Exercise instructions:
- a) Write out the essay on why the author writes word for word, from "Proof I wasn’t" down to "casual person again.".
- b) According to the essay on why the author writes, why did the writer once sneak a camera into Pilgrim State Hospital?

Why I write
Touching life without gloves....
Why I Write
I didn’t start writing because I wanted to be a writer.
I started writing because something inside me wouldn’t shut up.
I was five or six years old cranking out little jingles for my mother,
happy scraps of language,
tiny verbal fireworks meant to make people grin.
Didn’t even know she was reading them to her friends while I slept.
Which feels about right.
My words sneaking out into the world before I knew what the hell they were.
Already causing small disturbances.
Already escaping.
That should have been my first clue.
Then I was seventeen walking into Pilgrim State Hospital with a badge around my neck and absolutely no business being there.
A kid wandering into an industrial warehouse of human suffering.
People strapped down.
Shocked.
Electrocuted into compliance.
Numbed into something that technically passed for alive.
They called it treatment.
I called it a nightmare with fluorescent lighting.
I learned names.
José.
Jumped off a building.
Lived from the neck up.
Sarah.
Wrapped herself in a blanket.
Set it on fire.
Phoebe.
Hole in her neck.
Cancer winning.
Mr. Washington.
Gangrenous toe fell off in hydrotherapy.
Laughed about it like it was a party trick.
A man whose hand I held in the dark while he died alone.
No angels.
No soundtrack.
Just breathing slowing and then stopping.
I still remember their names.
That’s not nostalgia.
That’s evidence.
I even snuck in a camera once because I needed proof this place existed.
Proof I wasn’t insane.
Proof the world really could be this broken and still pretend to be normal.
Once you see that kind of thing,
you don’t get to become a casual person again.
You don’t get to look away.
You don’t get to pretend.
You either harden into a monster or you figure out a way to bleed without dying.

(Stored dataset items)
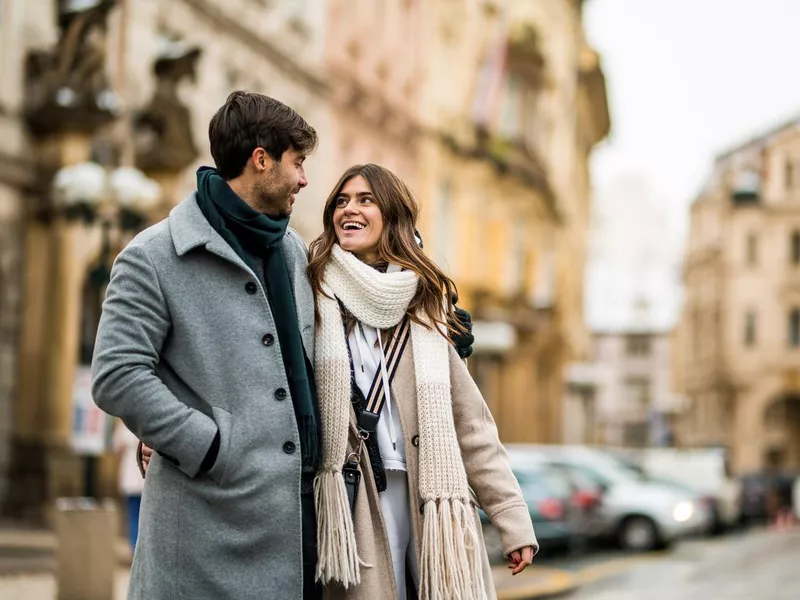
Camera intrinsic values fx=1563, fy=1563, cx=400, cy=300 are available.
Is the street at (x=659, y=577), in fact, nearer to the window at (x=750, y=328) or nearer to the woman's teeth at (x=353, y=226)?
the woman's teeth at (x=353, y=226)

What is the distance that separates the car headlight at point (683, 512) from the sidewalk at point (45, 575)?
7.30m

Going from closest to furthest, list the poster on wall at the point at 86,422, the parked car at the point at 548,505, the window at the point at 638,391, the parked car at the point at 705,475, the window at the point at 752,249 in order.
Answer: the poster on wall at the point at 86,422
the parked car at the point at 548,505
the parked car at the point at 705,475
the window at the point at 752,249
the window at the point at 638,391

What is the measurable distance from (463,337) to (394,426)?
0.38 meters

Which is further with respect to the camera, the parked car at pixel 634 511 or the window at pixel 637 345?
the window at pixel 637 345

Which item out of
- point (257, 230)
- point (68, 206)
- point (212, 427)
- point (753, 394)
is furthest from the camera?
point (753, 394)

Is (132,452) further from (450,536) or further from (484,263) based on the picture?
(484,263)

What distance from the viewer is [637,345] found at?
134125mm

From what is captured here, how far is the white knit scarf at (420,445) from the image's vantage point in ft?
14.6

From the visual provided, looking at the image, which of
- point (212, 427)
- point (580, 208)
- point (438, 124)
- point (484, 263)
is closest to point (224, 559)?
point (212, 427)

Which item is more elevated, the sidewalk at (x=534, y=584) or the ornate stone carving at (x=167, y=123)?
the ornate stone carving at (x=167, y=123)

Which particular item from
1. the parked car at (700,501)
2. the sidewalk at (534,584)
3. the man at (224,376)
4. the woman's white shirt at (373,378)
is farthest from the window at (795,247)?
the man at (224,376)

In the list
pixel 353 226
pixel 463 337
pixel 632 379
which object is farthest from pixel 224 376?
pixel 632 379

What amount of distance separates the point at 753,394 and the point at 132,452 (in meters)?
71.8

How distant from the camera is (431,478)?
4637 millimetres
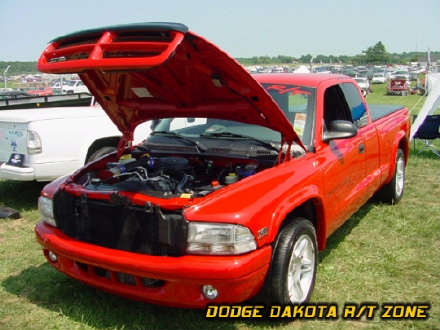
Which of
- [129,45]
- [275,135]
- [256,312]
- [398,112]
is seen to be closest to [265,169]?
[275,135]

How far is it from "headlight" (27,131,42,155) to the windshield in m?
2.11

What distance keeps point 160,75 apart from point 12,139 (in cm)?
336

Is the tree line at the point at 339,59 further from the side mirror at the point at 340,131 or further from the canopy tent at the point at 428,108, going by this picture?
the side mirror at the point at 340,131

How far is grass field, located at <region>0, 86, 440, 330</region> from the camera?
3131mm

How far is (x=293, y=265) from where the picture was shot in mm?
3123

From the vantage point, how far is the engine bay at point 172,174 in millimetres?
3162

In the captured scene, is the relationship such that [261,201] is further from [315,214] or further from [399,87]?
[399,87]

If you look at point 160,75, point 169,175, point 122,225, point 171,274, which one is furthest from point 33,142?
point 171,274

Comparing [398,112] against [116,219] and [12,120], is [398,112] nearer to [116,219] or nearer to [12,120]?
[116,219]

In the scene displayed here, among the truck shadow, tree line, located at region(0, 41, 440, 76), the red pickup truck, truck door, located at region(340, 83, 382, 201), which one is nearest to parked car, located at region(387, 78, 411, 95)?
tree line, located at region(0, 41, 440, 76)

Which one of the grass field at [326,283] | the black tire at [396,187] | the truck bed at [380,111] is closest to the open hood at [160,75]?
the grass field at [326,283]

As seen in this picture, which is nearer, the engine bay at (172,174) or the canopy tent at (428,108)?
the engine bay at (172,174)

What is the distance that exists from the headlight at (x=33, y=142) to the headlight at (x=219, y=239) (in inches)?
146

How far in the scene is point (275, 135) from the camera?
12.3 feet
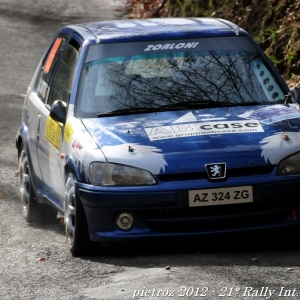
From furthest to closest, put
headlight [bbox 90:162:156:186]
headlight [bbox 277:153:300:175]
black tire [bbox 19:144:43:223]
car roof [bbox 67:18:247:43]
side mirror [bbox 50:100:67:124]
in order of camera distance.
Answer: black tire [bbox 19:144:43:223] → car roof [bbox 67:18:247:43] → side mirror [bbox 50:100:67:124] → headlight [bbox 277:153:300:175] → headlight [bbox 90:162:156:186]

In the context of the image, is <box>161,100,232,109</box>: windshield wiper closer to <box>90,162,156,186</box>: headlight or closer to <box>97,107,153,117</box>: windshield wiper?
<box>97,107,153,117</box>: windshield wiper

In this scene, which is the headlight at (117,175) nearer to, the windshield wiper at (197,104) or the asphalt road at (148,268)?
the asphalt road at (148,268)

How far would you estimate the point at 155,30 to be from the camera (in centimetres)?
864

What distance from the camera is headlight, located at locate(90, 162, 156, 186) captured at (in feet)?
23.5

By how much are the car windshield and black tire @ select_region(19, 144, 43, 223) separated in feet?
5.51

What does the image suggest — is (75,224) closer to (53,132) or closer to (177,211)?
(177,211)

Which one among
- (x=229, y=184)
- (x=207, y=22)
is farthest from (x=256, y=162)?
(x=207, y=22)

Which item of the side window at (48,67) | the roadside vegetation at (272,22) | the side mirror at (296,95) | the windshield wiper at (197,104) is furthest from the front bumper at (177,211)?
the roadside vegetation at (272,22)

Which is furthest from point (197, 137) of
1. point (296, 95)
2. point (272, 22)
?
point (272, 22)

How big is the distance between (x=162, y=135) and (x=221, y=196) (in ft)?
2.19

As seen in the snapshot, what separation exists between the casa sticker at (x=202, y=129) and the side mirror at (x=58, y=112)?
0.93 metres

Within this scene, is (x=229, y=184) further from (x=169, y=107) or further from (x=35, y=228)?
(x=35, y=228)

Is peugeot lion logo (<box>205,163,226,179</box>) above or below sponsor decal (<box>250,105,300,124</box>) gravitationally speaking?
below

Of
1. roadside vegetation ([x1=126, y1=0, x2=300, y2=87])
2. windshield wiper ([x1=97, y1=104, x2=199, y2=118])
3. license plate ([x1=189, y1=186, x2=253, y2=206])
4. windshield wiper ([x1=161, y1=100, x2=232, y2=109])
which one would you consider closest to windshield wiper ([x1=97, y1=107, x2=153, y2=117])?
windshield wiper ([x1=97, y1=104, x2=199, y2=118])
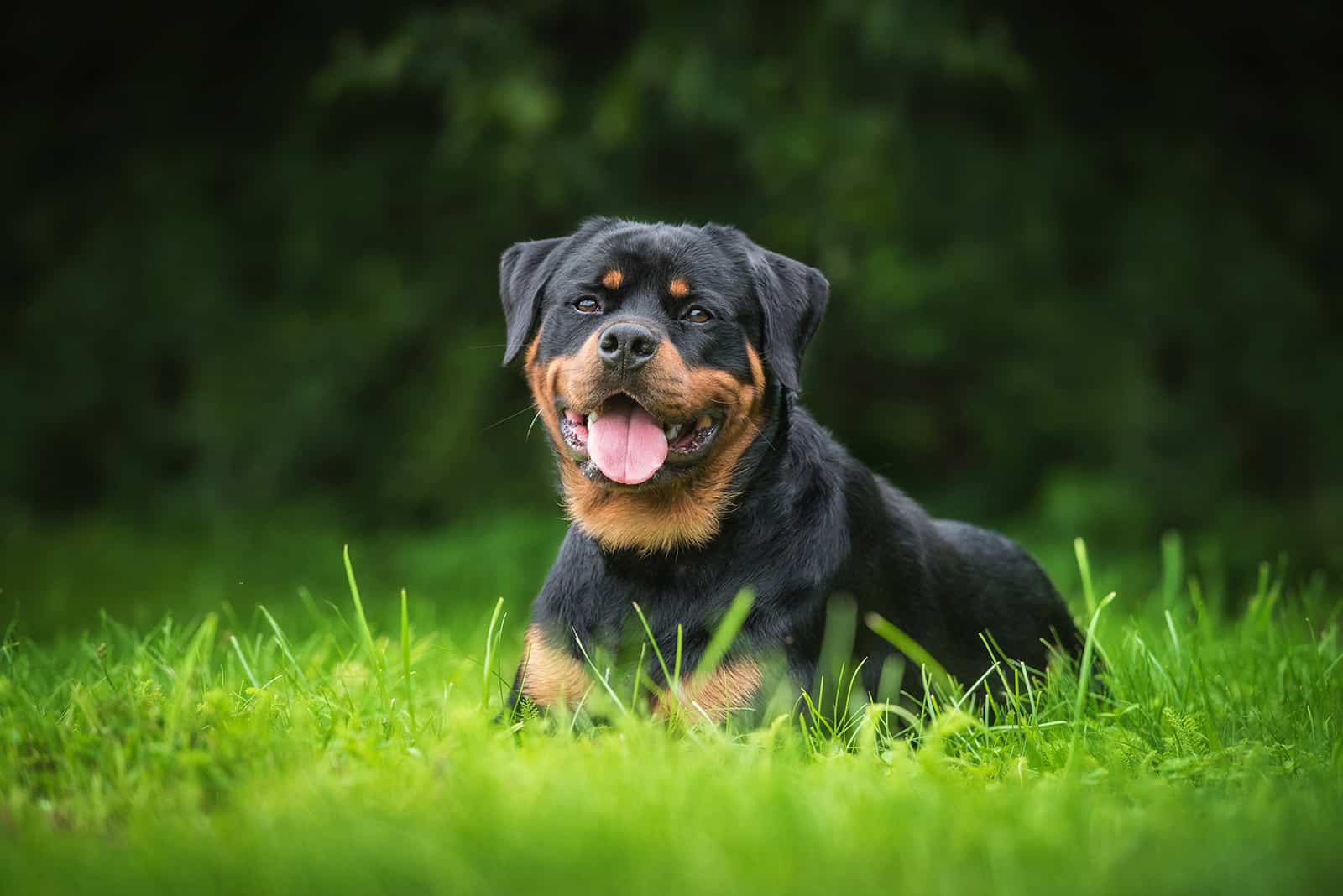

Results:
- a)
Proof I wasn’t insane.
Proof the world really could be this broken and still pretend to be normal.
Once you see that kind of thing,
you don’t get to become a casual person again.

- b) The writer needed proof that the place existed. The camera was also meant to prove that the writer was not insane and that the world could be this broken while still pretending to be normal.